On the contrary, the effect of bilateral oophorectomy on the risk of breast cancer remains controversial. In this study, Huo N and team investigated the association between premenopausal bilateral oophorectomy and the risk of subsequent cancer overall and by specific cancer type, using an established population-based cohort. These findings, in conjunction with the results of other studies showing the increased risk of multiple chronic conditions after premenopausal bilateral oophorectomy, may help women to better evaluate the risk to-benefit ratio of undergoing bilateral oophorectomy before spontaneous menopause for the prevention of ovarian and other cancers.
This population-based cohort study included all premenopausal women who underwent bilateral oophorectomy for a nonmalignant indication before the age of 50, between January 1, 1988 and December 31, 2007 in Olmsted County, Minnesota, and a random sample of age-matched (1 year) referent women who did not undergo bilateral oophorectomy. Women with cancer before oophorectomy (or index date) or within 6 months after the index date were excluded. Time-to-event analyses were performed to assess the risk of de novo cancer. Cancer diagnosis and type were confirmed using medical record review.
Over a median follow-up of 18 years, the risk of any cancer did not significantly differ between the 1562 women who underwent bilateral oophorectomy before natural menopause and the 1610 referent women. However, women who underwent bilateral oophorectomy had a decreased risk of gynecologic cancers but not of nongynecologic cancer. In particular, the risk of breast cancer, gastrointestinal cancer, and lung cancer did not differ between these 2 cohorts. Use of estrogen therapy through the age of 50 years in women who underwent bilateral oophorectomy did not modify the results.

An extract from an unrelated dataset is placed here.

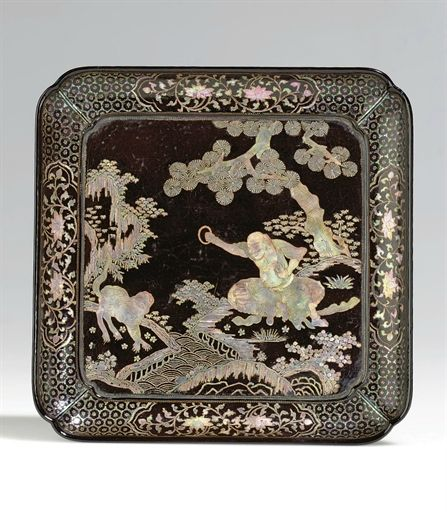 A rare mother-of-pearl-inlaid black lacquer dish, Ming dynasty, 16th century.  The dish of quatrefoil form elaborately inlaid in the recessed center panel with mother-of-pearl with a luohan seated beneath a pine tree upon a large rock and dressed in open robes tied at the waist, his right hand raised holding a ring which he uses to beckon a tiger gazing back at him from across a narrow stream, framed by four shaped cartouches containing lotus scroll reserved on a diaper ground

In this population-based study, authors did not observe an association between premenopausal bilateral oophorectomy and risk of nongynecologic cancers, including breast cancer, among women at average risk of ovarian cancer. Thus, for the general population of women at average risk of ovarian cancer, these results suggest that the ovaries should not be removed before spontaneous menopause to reduce the risk of nongynecologic cancers including breast cancer. Considering the additional increased risk for long-term morbidity and mortality unrelated to cancer after premenopausal bilateral oophorectomy, the benefits of undergoing the surgery may not outweigh the possible risks for women with low absolute risk for developing ovarian or breast cancer.

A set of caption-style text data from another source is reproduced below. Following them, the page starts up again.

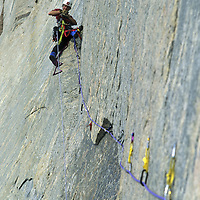 BAFFIN ISLAND, Nunavut, Canada. Alex Lowe (MR) leads a very difficult aid pitch, high on Great Sail Peak, an Arctic big-wall rock climb. If he falls, all anchors (except his belay) could pull out.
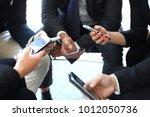 group of people using smart... | Shutterstock . vector #1012050736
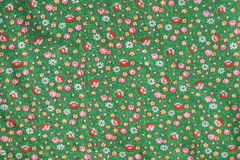 Vintage real fabric 1960s cotton emerald green with red roses and yellow flower pattern Stock Image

This large cohort study showed that the risk of nongynecologic cancers, including breast cancer, was similar for women with premenopausal bilateral oophorectomy and referent women. Thus, bilateral oophorectomy should not be considered for the prevention of nongynecologic cancers, including breast cancer, in the general population. These findings, in conjunction with the results of other studies showing the increased risk of multiple chronic conditions after premenopausal bilateral oophorectomy, may help women to better evaluate the risk to-benefit ratio of undergoing bilateral oophorectomy before spontaneous menopause for the prevention of ovarian and other cancers.
Source: Huo N, Smith CY, Gazzuola Rocca L, et al. Risk of de novo cancer after premenopausal bilateral oophorectomy. Am J Obstet Gynecol 2022;226:538.e1-16
MBBS, MD Obstetrics and Gynecology
Dr Nirali Kapoor has completed her MBBS from GMC Jamnagar and MD Obstetrics and Gynecology from AIIMS Rishikesh. She underwent training in trauma/emergency medicine non academic residency in AIIMS Delhi for an year after her MBBS. Post her MD, she has joined in a Multispeciality hospital in Amritsar. She is actively involved in cases concerning fetal medicine, infertility and minimal invasive procedures as well as research activities involved around the fields of interest.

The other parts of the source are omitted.